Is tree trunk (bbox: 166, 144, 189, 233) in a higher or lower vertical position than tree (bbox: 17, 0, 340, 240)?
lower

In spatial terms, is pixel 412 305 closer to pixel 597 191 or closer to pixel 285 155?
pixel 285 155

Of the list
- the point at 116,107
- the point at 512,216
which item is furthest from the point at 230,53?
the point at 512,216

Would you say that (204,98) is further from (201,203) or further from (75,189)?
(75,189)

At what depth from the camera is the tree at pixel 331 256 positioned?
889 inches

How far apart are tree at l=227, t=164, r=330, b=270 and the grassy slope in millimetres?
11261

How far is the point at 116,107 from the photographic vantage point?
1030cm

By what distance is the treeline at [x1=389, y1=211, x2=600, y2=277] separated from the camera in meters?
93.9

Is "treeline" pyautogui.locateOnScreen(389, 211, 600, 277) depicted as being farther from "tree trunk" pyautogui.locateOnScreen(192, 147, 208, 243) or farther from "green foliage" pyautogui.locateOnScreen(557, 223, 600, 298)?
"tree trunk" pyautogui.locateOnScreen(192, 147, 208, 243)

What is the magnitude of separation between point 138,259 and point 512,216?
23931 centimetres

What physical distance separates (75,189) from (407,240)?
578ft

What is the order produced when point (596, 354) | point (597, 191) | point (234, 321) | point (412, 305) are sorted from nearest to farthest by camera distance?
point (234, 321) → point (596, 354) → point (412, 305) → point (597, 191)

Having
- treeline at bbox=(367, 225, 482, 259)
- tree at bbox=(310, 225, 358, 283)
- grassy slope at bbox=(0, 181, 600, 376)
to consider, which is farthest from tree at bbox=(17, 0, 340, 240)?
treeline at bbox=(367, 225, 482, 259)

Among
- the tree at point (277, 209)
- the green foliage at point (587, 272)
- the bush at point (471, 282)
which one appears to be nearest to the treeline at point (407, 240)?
----
* Exercise objective *
Copy the stretch from "What physical distance" through the end of the records, putting "shrub" in place of "bush" and keeping everything else the same.

* Task solution *
What physical distance separates (75,189) from (407,240)?
578ft

What is the order produced when point (596, 354) | point (597, 191) | point (234, 321) | point (412, 305) are sorted from nearest to farthest by camera distance?
point (234, 321) → point (596, 354) → point (412, 305) → point (597, 191)

Having
- treeline at bbox=(367, 225, 482, 259)
- tree at bbox=(310, 225, 358, 283)
- grassy slope at bbox=(0, 181, 600, 376)
to consider, which is farthest from tree at bbox=(17, 0, 340, 240)?
treeline at bbox=(367, 225, 482, 259)

Among
- the tree at point (277, 209)
- the green foliage at point (587, 272)
- the shrub at point (471, 282)
which one appears to be nearest to the treeline at point (407, 240)?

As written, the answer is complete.